On the side of leading indicators, German October ZEW index is due for release, and it is expected to signal still subdued investor sentiment.

From central banks, ECB’s de Guindos and Centeno as well as the Fed’s Williams, Bowman and Barkin will be on the wires.

The 60 second overview

US equity prices rose yesterday while bond prices fell/yields rose as the diplomatic efforts to stop an escalation of the conflict between Hamas and Israel continues. President Biden will travel to Israel in order for the crisis not to escalate. The US Treasury curve once again bear steepened, and US Treasury yields have risen modestly in Asian trading hours where Asian equity markets have followed the positive trend from US yesterday.

The oil price has remained stable, while gold prices have begun to decline after a solid rise when the conflict began last week.

There is again focus on the Chinese company Country Garden and the possibility of a USD-denominated bond that may default today.

ECB continues to be hawkish as both Lane and Lagarde have stated the ECB must act if inflation does not come down due to more shocks to inflation and keep an eye on oil prices given the potential inflation risk. Today, there are plenty of ECB speakers and the market will be watching for more comments on inflation and monetary policy.

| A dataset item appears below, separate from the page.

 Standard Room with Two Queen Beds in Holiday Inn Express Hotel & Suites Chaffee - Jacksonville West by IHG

Equities: Unusual trading occurred yesterday! Yields and equities were higher at the same time as earnings taking investors’ focus. Now, this is the typical behaviour; higher long-end yields, higher equities, but this relationship has been broken down since inflation emerged 2021. US closed up 1.1% and Europe 0.2%. Cyclicals outperformed, primarily consumer discretionary, communication and industrials, but all sectors were higher. Asian markets are higher this morning too, led by Japan, but US futures have dipped to negative.

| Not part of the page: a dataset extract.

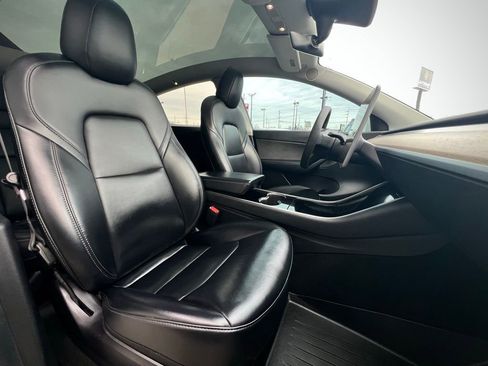 Used 2021 Tesla Model Y Long Range image 30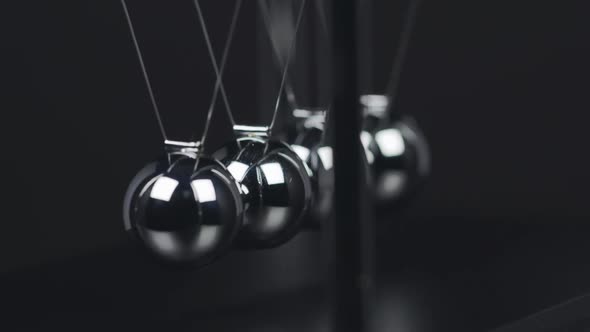 Slow Motion Newtons Cradle alt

FI: The US curve once again bear-steepened with 10Y Treasury yields rising some 8-9bp and 2Y Treasury yields rising 4bp. In the European markets there was a similar bear steepening with 2Y German yields rising 2bp and 10Y rising 4-5bp. However, the spread between Italian bonds and core-EGBs tightened despite the recent concerns over Italian government debt levels and a sustained rise in Italian yields above 5%.

FX: The latest IMM report (16 October) showed that JPY, AUD and CAD remain in stretched short territory and the recent days have not changed that as AUD/USD trades at 0.6350, USD/JPY is stuck in the mid 149s and USD/CAD remains above 1.36 this morning. EUR/USD has edged higher toward the 1.0550 area. NOK/SEK dropped below parity as EUR/SEK and EUR/NOK traded in opposite directions.

Credit: Yesterday, credit spreads were increasingly supported towards the end of the trading day by an underlying positive tone ahead of the Q3 earnings season, sending iTraxx Main 1.5bp tighter to close at 83.9bp, while Xover was tighter by 6bp to close at 445.6bp. The primary market activity was muted due to company black-out prior to reporting.